Reproduce the listing below word for word, omitting the pictures.

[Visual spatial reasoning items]
----------
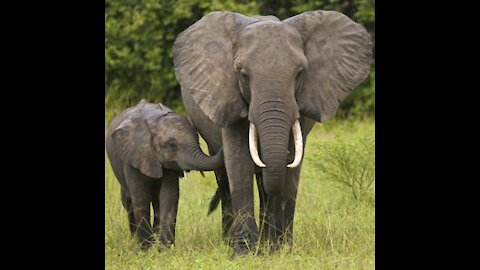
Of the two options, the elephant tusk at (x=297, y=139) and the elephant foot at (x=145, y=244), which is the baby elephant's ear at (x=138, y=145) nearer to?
the elephant foot at (x=145, y=244)

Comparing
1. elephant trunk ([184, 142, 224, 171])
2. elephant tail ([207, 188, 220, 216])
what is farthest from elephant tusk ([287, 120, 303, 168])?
elephant tail ([207, 188, 220, 216])

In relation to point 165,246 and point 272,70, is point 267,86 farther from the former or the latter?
point 165,246

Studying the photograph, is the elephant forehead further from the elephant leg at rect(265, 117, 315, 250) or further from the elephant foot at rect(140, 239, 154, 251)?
the elephant foot at rect(140, 239, 154, 251)

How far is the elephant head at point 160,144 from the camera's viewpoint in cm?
807

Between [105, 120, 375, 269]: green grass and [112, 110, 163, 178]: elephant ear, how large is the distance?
54 cm

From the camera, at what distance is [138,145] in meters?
8.28

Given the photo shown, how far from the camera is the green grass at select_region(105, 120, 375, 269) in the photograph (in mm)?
7301

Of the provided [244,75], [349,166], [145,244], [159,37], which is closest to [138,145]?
[145,244]

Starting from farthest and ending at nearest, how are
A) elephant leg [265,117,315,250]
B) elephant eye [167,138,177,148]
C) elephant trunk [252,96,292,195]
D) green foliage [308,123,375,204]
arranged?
green foliage [308,123,375,204] → elephant eye [167,138,177,148] → elephant leg [265,117,315,250] → elephant trunk [252,96,292,195]

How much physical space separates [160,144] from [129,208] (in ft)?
3.00

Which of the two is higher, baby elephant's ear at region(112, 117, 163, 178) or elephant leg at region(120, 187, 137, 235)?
baby elephant's ear at region(112, 117, 163, 178)
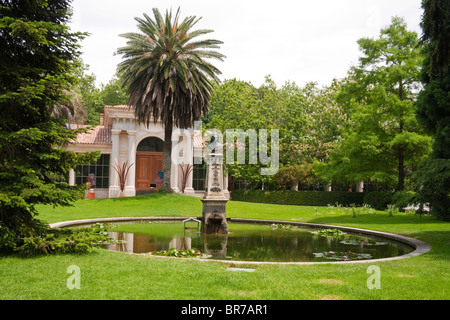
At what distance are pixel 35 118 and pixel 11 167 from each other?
1.23 metres

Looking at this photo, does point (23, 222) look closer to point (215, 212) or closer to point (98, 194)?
point (215, 212)

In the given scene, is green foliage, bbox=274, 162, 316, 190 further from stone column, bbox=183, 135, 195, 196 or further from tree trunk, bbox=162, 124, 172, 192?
tree trunk, bbox=162, 124, 172, 192

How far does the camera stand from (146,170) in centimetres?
3228

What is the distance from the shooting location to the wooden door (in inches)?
1265

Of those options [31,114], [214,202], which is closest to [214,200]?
[214,202]

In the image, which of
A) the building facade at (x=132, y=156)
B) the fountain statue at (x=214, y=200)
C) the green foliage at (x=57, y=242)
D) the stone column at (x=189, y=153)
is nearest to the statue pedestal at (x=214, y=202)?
the fountain statue at (x=214, y=200)

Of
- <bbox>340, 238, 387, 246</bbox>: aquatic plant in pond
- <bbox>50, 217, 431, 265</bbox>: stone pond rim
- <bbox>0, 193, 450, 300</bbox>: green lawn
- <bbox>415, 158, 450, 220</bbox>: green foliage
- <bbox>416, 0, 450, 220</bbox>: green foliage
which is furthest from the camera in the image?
<bbox>415, 158, 450, 220</bbox>: green foliage

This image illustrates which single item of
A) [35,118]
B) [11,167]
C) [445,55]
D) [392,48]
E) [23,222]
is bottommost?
[23,222]

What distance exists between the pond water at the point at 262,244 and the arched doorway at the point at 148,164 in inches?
679

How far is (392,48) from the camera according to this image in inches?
995

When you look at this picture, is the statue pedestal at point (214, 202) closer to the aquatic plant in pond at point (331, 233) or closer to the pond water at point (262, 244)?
the pond water at point (262, 244)

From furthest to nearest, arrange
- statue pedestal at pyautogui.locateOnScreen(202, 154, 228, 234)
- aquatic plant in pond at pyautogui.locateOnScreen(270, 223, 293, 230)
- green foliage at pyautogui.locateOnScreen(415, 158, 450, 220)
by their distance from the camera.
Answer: aquatic plant in pond at pyautogui.locateOnScreen(270, 223, 293, 230)
statue pedestal at pyautogui.locateOnScreen(202, 154, 228, 234)
green foliage at pyautogui.locateOnScreen(415, 158, 450, 220)

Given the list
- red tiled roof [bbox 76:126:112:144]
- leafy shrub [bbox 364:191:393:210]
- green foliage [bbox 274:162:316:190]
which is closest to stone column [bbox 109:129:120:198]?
red tiled roof [bbox 76:126:112:144]
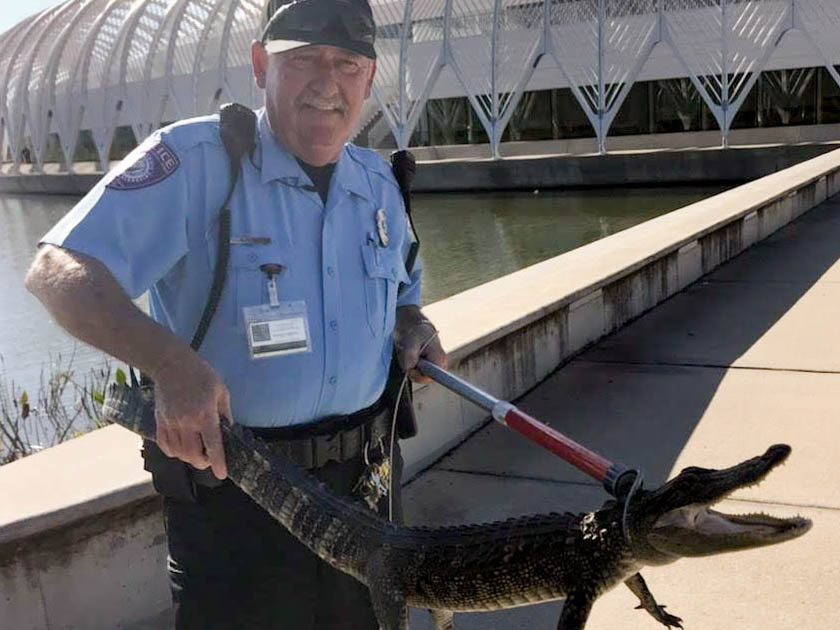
----------
**CORRECT RESPONSE:**
Of the two options, the elephant tusk at (x=297, y=139) and the elephant foot at (x=145, y=244), which is the baby elephant's ear at (x=138, y=145) nearer to?
the elephant foot at (x=145, y=244)

Comparing
1. elephant trunk ([184, 142, 224, 171])
2. elephant tail ([207, 188, 220, 216])
what is farthest from elephant tusk ([287, 120, 303, 168])?
elephant tail ([207, 188, 220, 216])

In relation to point 165,246 and point 272,70, is point 267,86 farther from the former or the latter?
point 165,246

Studying the photograph, is the elephant forehead further from the elephant leg at rect(265, 117, 315, 250) or further from the elephant foot at rect(140, 239, 154, 251)?
the elephant foot at rect(140, 239, 154, 251)

How far is the elephant head at point 160,144 from the camera's viewpoint in cm?
807

Between [105, 120, 375, 269]: green grass and [112, 110, 163, 178]: elephant ear, how large is the distance?
54 cm

From the camera, at what distance is [138,145] in meters?
8.28

Given the photo shown, how far from the camera is the green grass at select_region(105, 120, 375, 269) in the photograph (in mm)?
7301

Of the provided [244,75], [349,166], [145,244], [159,37], which is closest to [138,145]?
[145,244]

Starting from farthest and ending at nearest, how are
A) elephant leg [265,117,315,250]
B) elephant eye [167,138,177,148]
C) elephant trunk [252,96,292,195]
D) green foliage [308,123,375,204]
arranged?
green foliage [308,123,375,204] → elephant eye [167,138,177,148] → elephant leg [265,117,315,250] → elephant trunk [252,96,292,195]

How much physical space separates [160,144] from [129,208] (in ft)?
3.00

Which of the two is higher, baby elephant's ear at region(112, 117, 163, 178) or elephant leg at region(120, 187, 137, 235)?
baby elephant's ear at region(112, 117, 163, 178)
At what distance are pixel 35 118 and pixel 11 167 from each other?
1.23 metres

Looking at this photo, does point (23, 222) look closer to point (215, 212) or closer to point (98, 194)?
point (215, 212)

In the given scene, is green foliage, bbox=274, 162, 316, 190 further from stone column, bbox=183, 135, 195, 196 or further from tree trunk, bbox=162, 124, 172, 192?
tree trunk, bbox=162, 124, 172, 192

How far does the camera stand from (146,170) in centimetres?
3228

What is the distance from the shooting location to the wooden door (in inches)?
1265

Of those options [31,114], [214,202], which is closest to [214,200]?
[214,202]

In the image, which of
A) the building facade at (x=132, y=156)
B) the fountain statue at (x=214, y=200)
C) the green foliage at (x=57, y=242)
D) the stone column at (x=189, y=153)
is nearest to the statue pedestal at (x=214, y=202)?
the fountain statue at (x=214, y=200)

Of
- <bbox>340, 238, 387, 246</bbox>: aquatic plant in pond
- <bbox>50, 217, 431, 265</bbox>: stone pond rim
- <bbox>0, 193, 450, 300</bbox>: green lawn
- <bbox>415, 158, 450, 220</bbox>: green foliage
- <bbox>416, 0, 450, 220</bbox>: green foliage
which is furthest from the camera in the image?
<bbox>415, 158, 450, 220</bbox>: green foliage

This image illustrates which single item of
A) [35,118]
B) [11,167]
C) [445,55]
D) [392,48]
E) [23,222]
is bottommost?
[23,222]

What distance exists between the pond water at the point at 262,244 and the arched doorway at the point at 148,164 in inches?
679

How far is (392,48) from the camera according to this image in inches?
995

When you look at this picture, is the statue pedestal at point (214, 202) closer to the aquatic plant in pond at point (331, 233) or closer to the pond water at point (262, 244)?
the pond water at point (262, 244)

From furthest to nearest, arrange
- statue pedestal at pyautogui.locateOnScreen(202, 154, 228, 234)
- aquatic plant in pond at pyautogui.locateOnScreen(270, 223, 293, 230)
- green foliage at pyautogui.locateOnScreen(415, 158, 450, 220)
by their distance from the camera.
Answer: aquatic plant in pond at pyautogui.locateOnScreen(270, 223, 293, 230)
statue pedestal at pyautogui.locateOnScreen(202, 154, 228, 234)
green foliage at pyautogui.locateOnScreen(415, 158, 450, 220)

Given the list
- red tiled roof [bbox 76:126:112:144]
- leafy shrub [bbox 364:191:393:210]
- green foliage [bbox 274:162:316:190]
which is closest to stone column [bbox 109:129:120:198]?
red tiled roof [bbox 76:126:112:144]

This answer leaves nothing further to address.